Quando Roberto Bolaño foca seus romances longe dos lugares onde viveu, das marcas autobiográficas indeléveis em suas obras, o que resta é uma sucessão aleatória de espaços dos mais variados . Sim, basta a Paris dos imigrantes, um pouco de Londres, Turim, Viena ou Berlim, mas são sempre cenários silenciosos e quase anedóticos. No entanto, o resto dos cantos do mundo ganham importância vital em suas histórias.

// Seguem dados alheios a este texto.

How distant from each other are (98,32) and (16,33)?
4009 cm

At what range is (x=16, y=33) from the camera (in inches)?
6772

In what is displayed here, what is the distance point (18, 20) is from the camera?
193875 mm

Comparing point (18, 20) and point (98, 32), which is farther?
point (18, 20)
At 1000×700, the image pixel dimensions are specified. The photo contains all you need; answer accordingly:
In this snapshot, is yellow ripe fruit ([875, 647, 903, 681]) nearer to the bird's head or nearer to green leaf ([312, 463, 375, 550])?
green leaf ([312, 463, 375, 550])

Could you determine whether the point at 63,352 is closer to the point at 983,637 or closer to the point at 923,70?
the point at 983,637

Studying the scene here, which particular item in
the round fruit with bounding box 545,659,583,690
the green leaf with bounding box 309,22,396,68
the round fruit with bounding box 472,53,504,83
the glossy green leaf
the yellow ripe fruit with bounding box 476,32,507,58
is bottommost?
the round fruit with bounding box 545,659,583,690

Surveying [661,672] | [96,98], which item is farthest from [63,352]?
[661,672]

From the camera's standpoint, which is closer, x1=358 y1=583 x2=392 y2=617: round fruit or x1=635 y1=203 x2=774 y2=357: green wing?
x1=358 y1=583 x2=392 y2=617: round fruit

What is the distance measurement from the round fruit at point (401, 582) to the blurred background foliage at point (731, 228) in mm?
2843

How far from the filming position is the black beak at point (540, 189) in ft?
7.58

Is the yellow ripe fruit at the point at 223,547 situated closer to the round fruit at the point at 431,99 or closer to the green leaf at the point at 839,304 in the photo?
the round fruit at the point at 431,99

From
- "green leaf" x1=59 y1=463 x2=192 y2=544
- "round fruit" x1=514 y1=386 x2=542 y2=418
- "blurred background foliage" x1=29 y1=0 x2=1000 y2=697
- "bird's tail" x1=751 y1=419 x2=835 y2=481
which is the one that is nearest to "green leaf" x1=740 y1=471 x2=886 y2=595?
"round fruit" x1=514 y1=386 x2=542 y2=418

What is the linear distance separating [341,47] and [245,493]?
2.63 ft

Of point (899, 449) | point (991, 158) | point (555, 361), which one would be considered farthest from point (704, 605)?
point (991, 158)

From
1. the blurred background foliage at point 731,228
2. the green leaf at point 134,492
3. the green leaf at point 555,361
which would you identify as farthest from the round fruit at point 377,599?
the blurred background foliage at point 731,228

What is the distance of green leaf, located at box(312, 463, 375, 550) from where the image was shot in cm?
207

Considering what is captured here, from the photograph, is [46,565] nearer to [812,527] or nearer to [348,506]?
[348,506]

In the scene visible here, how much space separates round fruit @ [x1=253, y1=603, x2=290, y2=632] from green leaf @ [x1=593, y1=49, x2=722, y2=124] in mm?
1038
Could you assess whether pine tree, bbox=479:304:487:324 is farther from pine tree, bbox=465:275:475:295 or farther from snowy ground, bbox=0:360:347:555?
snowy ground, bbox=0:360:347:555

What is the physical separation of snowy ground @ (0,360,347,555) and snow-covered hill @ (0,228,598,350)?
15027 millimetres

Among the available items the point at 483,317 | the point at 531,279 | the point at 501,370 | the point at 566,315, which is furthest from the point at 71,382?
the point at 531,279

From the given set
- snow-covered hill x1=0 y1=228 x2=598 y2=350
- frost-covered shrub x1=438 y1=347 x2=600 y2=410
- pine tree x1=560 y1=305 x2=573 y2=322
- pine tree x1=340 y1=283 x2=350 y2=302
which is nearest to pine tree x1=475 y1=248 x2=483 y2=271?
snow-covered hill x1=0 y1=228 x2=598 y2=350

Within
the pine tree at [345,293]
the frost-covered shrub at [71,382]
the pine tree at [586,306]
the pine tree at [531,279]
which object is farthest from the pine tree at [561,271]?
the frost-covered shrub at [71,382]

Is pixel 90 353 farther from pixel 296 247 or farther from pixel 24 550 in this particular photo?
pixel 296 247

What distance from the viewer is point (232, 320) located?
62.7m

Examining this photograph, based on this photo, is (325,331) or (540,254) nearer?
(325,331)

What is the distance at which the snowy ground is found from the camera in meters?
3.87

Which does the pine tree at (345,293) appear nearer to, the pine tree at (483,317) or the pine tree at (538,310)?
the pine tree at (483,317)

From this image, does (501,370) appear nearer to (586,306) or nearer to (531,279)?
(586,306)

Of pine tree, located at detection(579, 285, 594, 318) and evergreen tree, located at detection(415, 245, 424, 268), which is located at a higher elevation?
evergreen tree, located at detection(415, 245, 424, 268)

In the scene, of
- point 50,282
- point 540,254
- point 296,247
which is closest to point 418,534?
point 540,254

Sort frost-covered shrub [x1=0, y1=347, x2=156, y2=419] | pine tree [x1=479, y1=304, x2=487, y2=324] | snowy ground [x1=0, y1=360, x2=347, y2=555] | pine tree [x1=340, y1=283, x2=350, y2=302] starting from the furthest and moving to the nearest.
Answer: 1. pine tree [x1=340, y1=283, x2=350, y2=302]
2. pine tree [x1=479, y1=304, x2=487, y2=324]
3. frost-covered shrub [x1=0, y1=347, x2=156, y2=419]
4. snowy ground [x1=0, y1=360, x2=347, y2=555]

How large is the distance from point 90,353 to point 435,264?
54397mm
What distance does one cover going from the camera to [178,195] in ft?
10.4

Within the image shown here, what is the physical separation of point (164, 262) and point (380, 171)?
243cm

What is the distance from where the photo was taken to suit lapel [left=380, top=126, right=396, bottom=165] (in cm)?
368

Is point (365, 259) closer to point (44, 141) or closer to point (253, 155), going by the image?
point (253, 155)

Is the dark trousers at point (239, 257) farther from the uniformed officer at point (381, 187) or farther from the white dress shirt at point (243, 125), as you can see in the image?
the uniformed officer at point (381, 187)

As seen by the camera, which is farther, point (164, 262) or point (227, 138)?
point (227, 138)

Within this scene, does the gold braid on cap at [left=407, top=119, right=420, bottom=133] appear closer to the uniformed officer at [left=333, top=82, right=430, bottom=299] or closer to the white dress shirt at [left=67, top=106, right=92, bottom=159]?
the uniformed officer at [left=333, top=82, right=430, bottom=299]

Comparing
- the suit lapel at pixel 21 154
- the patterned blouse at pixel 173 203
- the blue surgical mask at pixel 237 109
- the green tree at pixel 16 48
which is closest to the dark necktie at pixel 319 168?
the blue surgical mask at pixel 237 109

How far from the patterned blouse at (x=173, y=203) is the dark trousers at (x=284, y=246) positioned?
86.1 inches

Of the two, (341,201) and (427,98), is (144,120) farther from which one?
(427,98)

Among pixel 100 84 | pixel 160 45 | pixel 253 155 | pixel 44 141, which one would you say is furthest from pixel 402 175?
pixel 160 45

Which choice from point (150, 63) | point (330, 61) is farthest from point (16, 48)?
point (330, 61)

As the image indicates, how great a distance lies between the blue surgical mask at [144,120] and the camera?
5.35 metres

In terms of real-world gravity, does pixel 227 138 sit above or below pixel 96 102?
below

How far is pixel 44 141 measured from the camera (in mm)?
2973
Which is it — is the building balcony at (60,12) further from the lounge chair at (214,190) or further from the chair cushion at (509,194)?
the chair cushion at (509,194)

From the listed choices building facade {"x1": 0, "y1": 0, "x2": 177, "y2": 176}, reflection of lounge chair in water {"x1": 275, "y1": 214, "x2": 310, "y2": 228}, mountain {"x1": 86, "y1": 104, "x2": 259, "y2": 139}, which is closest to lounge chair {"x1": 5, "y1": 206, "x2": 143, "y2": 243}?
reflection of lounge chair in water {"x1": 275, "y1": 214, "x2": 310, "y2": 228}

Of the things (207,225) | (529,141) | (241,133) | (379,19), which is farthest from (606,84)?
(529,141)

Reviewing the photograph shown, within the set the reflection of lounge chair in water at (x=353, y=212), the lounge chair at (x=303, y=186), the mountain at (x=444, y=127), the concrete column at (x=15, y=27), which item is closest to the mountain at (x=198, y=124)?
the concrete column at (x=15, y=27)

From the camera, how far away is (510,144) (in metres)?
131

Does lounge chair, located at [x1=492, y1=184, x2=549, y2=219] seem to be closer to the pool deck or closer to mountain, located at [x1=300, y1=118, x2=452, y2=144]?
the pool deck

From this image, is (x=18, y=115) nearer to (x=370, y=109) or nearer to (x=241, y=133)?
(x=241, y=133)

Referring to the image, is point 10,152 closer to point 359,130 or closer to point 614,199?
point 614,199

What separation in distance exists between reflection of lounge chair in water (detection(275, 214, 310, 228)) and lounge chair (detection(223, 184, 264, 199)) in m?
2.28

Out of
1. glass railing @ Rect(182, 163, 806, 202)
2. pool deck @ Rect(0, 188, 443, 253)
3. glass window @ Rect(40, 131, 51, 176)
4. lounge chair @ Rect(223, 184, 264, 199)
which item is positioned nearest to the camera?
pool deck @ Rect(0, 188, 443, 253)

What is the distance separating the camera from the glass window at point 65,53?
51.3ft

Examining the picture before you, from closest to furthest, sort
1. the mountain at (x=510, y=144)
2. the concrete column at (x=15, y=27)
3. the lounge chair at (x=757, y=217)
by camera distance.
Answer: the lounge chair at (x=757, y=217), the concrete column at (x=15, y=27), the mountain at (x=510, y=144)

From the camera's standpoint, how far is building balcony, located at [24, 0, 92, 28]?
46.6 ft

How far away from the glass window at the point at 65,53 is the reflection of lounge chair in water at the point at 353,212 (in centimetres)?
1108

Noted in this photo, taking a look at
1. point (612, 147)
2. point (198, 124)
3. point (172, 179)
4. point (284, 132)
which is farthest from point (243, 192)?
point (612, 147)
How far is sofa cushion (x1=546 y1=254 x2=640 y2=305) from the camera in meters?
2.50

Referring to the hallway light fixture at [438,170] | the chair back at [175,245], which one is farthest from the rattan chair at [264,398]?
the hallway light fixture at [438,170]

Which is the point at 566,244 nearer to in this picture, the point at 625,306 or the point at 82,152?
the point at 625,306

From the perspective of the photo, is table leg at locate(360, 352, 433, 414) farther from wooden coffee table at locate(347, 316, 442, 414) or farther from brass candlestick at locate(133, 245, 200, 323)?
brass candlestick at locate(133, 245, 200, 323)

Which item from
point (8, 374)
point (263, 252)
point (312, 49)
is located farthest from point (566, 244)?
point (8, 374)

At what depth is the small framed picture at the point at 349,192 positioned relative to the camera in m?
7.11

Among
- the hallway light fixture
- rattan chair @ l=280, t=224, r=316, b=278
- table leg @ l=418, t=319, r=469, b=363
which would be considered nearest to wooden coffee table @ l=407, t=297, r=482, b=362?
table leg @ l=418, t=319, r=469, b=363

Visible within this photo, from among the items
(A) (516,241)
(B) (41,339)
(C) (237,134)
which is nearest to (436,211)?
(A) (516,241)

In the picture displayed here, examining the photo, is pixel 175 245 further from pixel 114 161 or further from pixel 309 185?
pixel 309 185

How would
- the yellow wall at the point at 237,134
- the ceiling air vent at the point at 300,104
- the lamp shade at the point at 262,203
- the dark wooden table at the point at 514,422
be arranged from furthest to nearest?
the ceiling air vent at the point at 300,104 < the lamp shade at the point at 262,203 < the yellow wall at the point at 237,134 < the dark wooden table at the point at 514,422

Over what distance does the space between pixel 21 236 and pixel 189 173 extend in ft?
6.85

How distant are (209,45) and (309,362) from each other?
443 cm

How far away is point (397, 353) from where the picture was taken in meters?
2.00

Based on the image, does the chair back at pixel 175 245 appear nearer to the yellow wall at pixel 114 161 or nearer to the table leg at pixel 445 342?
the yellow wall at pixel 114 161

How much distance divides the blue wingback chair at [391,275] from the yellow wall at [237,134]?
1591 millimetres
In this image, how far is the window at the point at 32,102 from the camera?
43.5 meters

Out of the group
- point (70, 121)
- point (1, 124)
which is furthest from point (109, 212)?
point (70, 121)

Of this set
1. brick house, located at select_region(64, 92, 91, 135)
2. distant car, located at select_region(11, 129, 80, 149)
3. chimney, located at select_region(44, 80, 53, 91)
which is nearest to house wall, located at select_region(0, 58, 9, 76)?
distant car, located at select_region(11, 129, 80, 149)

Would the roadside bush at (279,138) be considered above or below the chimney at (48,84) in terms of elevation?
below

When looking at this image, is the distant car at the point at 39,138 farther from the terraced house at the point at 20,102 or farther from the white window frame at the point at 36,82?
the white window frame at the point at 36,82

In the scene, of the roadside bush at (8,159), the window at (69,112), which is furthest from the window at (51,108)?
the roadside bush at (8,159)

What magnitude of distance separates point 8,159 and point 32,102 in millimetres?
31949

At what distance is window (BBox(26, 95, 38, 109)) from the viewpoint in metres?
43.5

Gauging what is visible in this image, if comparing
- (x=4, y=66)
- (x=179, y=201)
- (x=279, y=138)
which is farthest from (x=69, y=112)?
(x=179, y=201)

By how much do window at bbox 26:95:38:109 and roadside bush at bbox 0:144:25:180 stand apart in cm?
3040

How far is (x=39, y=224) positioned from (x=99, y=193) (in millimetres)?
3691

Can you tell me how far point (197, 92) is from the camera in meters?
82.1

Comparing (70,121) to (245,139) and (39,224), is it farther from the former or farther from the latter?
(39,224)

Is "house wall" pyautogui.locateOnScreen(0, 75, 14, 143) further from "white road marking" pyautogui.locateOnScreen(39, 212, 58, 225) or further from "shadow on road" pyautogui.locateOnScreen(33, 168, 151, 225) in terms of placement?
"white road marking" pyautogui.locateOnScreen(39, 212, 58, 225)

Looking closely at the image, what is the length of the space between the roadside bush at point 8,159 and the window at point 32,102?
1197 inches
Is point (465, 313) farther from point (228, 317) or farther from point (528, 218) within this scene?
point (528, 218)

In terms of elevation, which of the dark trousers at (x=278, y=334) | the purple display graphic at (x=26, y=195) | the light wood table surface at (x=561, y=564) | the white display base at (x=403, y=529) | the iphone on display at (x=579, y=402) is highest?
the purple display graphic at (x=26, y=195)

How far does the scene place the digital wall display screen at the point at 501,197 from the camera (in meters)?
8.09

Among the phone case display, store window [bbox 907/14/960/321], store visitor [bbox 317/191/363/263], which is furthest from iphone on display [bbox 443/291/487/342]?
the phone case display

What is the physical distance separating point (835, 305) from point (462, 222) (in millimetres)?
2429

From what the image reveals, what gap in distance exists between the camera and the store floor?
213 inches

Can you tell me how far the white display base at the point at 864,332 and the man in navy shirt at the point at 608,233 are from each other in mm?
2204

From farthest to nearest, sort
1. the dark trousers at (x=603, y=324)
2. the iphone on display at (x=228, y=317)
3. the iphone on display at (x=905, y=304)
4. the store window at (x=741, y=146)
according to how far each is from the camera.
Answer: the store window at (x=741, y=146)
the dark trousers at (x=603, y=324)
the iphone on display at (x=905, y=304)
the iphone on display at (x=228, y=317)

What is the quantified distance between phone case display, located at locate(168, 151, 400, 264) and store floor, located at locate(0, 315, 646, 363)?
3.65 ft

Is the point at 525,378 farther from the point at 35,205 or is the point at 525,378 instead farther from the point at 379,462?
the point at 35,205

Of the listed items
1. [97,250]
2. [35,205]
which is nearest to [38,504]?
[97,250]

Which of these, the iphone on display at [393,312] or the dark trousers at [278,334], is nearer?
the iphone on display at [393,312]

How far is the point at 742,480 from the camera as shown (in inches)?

Como se não quisesse se molhar ou não quisesse arriscar, Bolaño faz o leitor viajar para lugares inesperados e surpreendentes como as cavernas de a costa de Roussillon, na França, o fundo do mar do Norte, cidades africanas como Monróvia e Luanda , as masmorras de Beersheba em Israel ou mesmo uma fazenda estatal abandonada em Kostekino, nas margens do Dnieper na Ucrânia. São espaços absolutamente inusitados, estranhos , como se tivessem surgido das histórias dos bares dos bares de qualquer cidade portuária. Mas extraordinariamente descrito, com uma crueza que o honra como escritor, sem cair em descrições fáceis de cartões postais. Eles são eficazes e selvagens, onde a Humanidade está prestes a estar e não vale muito. Somente aqueles personagens de uma extensa anedota brilham, levando uma conclusão ao leitor: os lugares não fazem os homens, apenas os sustentam. Uma conclusão que Bolaño exemplifica com sua vida.

ESPANHA

A Catalunha foi o destino ao qual Roberto Bolaño chegou depois de deixar o México. Barcelona continua a ansiar por ele com uma exposição muito extensa no CCCB, embora nas suas obras a trate como apenas mais uma casa onde viveu e que aparece circunstancialmente na narração quando ele próprio ocupa o centro das atenções. Como se fosse uma doce condenação casual contra a qual ele não se rebelou. Somente em Antuérpia, a estrada de Casteldefells a Barcelona adquire um papel notável, embora mais como um ensaio kamikaze antes de The Savage Detectives. Ao contrário do que acontece com o México, não faz seus lugares de leitura e diversão como o Bar Céntrico, o estúdio onde viveu na Calle Tallers, ou a quinta parisiense um espaço fundamental em suas obras, como se tivesse queimado todos esses recursos com a nostalgia mexicana.

mesma coisa acontece Girona ou Blanes . Este último abriga o fim de Distant Star sem dor ou glória, como se ele tivesse escolhido este lugar por pura preguiça, incapaz de encontrar um lugar melhor. Mas na Espanha esse espaço-surpresa reaparece, como o asilo de Mondragon . Em pleno desenvolvimento da parte amalfitana em 2666, Bolaño extrai a história de Lola e sua paixão por um poeta excêntrico internado neste hospital psiquiátrico. Mais uma vez um lugar inusitado, um espaço inóspito que se torna cúmplice da maravilhosa (e infra-realista) anarquia com que Bolaño trata o leitor à vontade.

Há também resquícios de Madrid em 2666 ou em Los detetives Salvajes, sempre apresentando-o com uma certa superficialidade, narrando as aventuras por Malasaña do crítico Espinoza ou os dias ensolarados da Feira do Livro.